Molesto por el fracaso, avergonzado por haber cedido a un impulso que ponía en peligro su relación con los dueños de la casa y, peor aún, la solidez de su matrimonio, el hombre se llamó a la cordura para desterrar el alarido hormonal que lo había superado. Se impuso pensar si sus intenciones con la joven no habían sido más que una embriaguez pasajera provocada por el magnetismo de una piel tersa: una manifestación absurda de la fiebre de la cincuentena, se dijo.
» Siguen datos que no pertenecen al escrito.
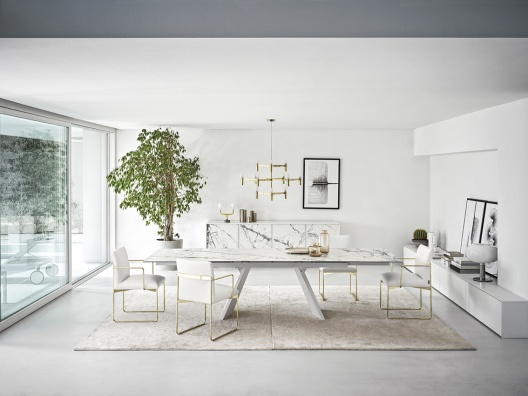 Gala karfás étkezőszék - myhome Gala karfás étkezőszék - myhome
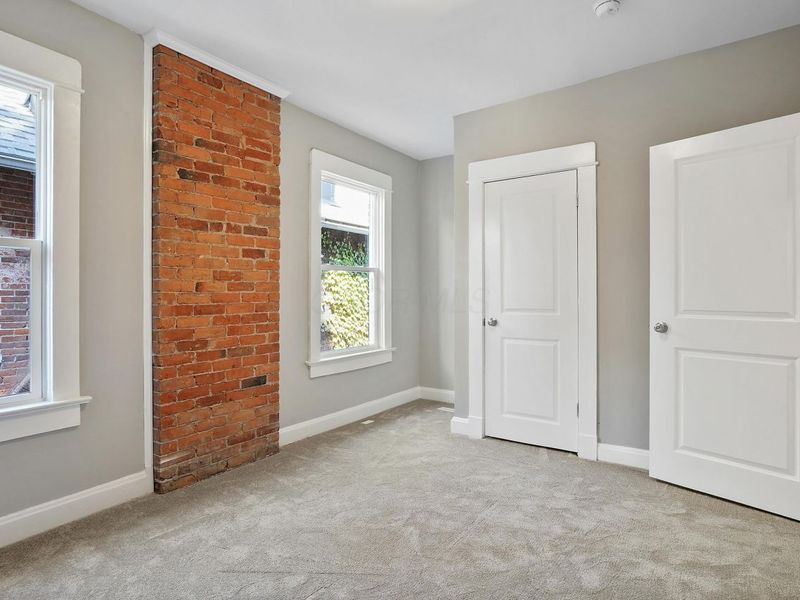 415-417 Morrison Avenue, Columbus, OH 43205 Photo 22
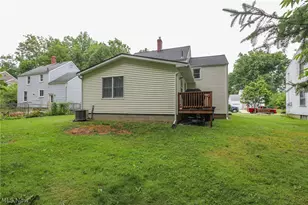 748 Cedar Ave, Ravenna, OH 44266 - Photo 26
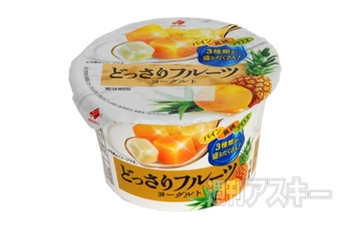 ファミリーマート『ふなっしーまん（肉まん）』限定販売：今日は何の日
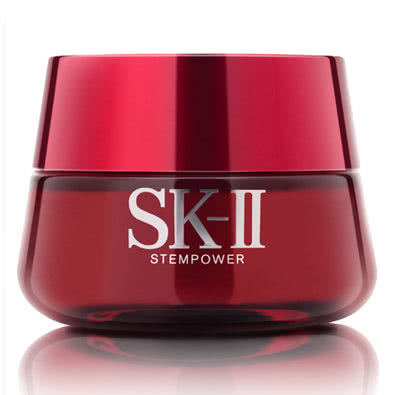 SK-II Stempower (replaces Skin Signature)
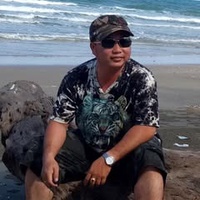 Binh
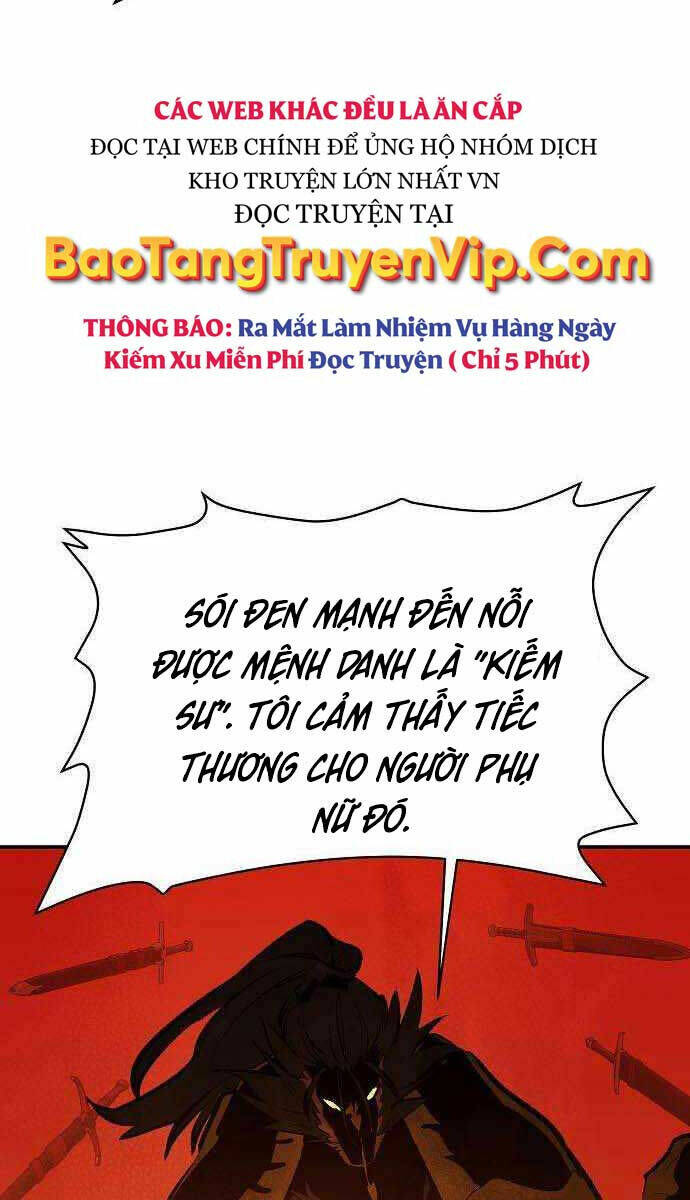 Độc Cô Tử Linh Sư Tập 88 trang 69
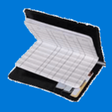 Icono de programa: Account Register for Wind…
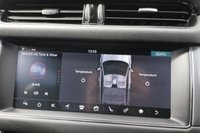 USED 2020 20 JAGUAR XF 2.0d [180] R-Sport 4dr Automatic Euro 6 (Premium Navigation, R-Sport Styling, Heated Leather Seats) !! NATIONWIDE DELIVERY AVAILABLE !!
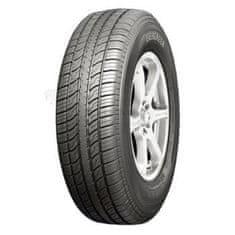 EverGreen 175/70R14 84T EVERGREEN EH22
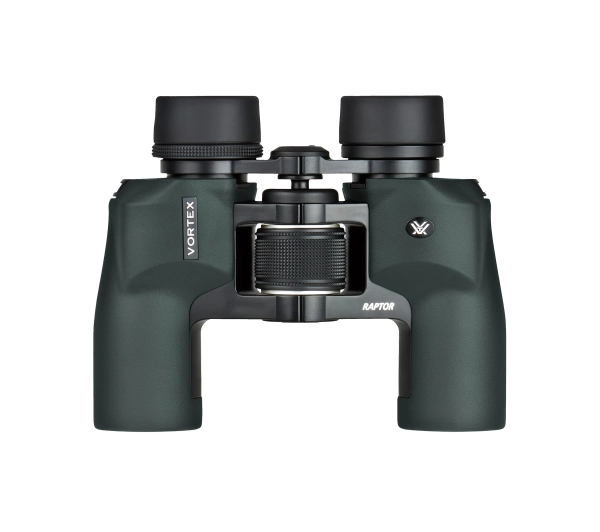 Vortex Raptor 8.5x32 - Kup na Raty - RRSO 0%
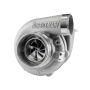 Turbosmart TS-2-6466B-T4096E Water Cooled 6466 T4 0.96AR Externally Wastegated TS-2 Turbocharger
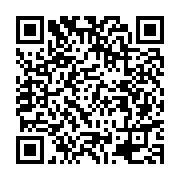 행사일정 페이지 바로가기 주소(https://business.jangseong.go.kr/q/ezIyNDV8NzQwODJ8c2hvd3xwYWdlPTJ9&e=M&s=3), QRCODE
Cuando Frida se enteró de lo ocurrido, ella misma asumió el papel de confidente y le ofreció el magro consuelo de ponerlo al día de los desmanes sexuales de su hermana, tan aficionada a aquellos juegos de calentamiento de varones e, incluso, al más sórdido engaño: Cristina había sobrepasado todos los límites cuando se metió en la cama con el mismísimo Diego, algo que Frida se había tragado, aunque nunca les perdonaría ni a su marido ni a su hermana. La ternura y la comprensión de la pintora, salpicadas de coquetería, llevaron a Liev Davídovich a preguntarse si no habría calibrado mal sus posibilidades, y empezó a redirigir sus intenciones, que pronto adquirieron una vehemencia avasalladora, capaz de alterar sus horas de vigilia y de sueño con la imagen de la mujer que le había confiado tan íntimas revelaciones…”

Cuando llegamos al instante crucial del asesinato de Liev Davídovich, hemos compartido su vida, sus creencias, sus derrotas y sus pírricas victorias, y con él la de Ramón Mercader, como dos espejos que se reflejasen y se repeliesen; pero sobre todo hemos transitado durante años en un largo viaje cuyo destino solo es la muerte y la destrucción.

Leonardo Padura ha sabido aunar Historia en mayúscula con la historia más cercana a la realidad, y como si de una novela de intriga y suspense se tratara, incluso consigue que dudemos en algún instante si el hecho luctuoso se producirá al final o no, como si Ramón Mercader hubiese podido cambiar de idea en esta novela o como si alguien o algo hubiera podido evitar lo que ya está escrito por la Historia.  

“…Solo si se producía una milagrosa conjunción de casualidades lograría salir de la casa tras asestar el golpe, y tuvo la certidumbre de que, si se atrevía a darlo, algo ocurriría y se le troncharía aquella ínfima opción. La próxima vez que entrara en la fortaleza, tal vez conseguiría sobreponerse y matar al hombre más perseguido del mundo, el anciano cuya respiración podía escuchar, a dos pasos de él; cuyo cráneo seguía invitándolo. Sin embargo, ahora estaba completamente seguro de que él no lograría escapar. En realidad, ¿estuvo alguna vez prevista la fuga? Se convenció de que sus jefes sin duda preferirían que lograse salir de la casa, pero que lo consiguiera o no, eso carecía de importancia, y Ramón comprendió que lo habían destinado a cometer un crimen que, a la vez, sería un acto suicida. Más aún: su mentor había diseñado aquel montaje con tal maestría que, en el desenlace, el propio condenado se encargaría de fijar la fecha de su muerte y, para alcanzar la máxima perfección, también la de su victimario. Y comprendió que su inmovilidad respondía a aquella macabra coyuntura, capaz de dominar su cuerpo y su voluntad…”

Un libro, en fin, que se lee con sumo placer porque una vez sumergido en sus páginas es muy difícil no seguir entre ellas y empaparse de su ágil y excelente prosa.

El hombre que amaba a los perros ha sido publicado por Tusquets.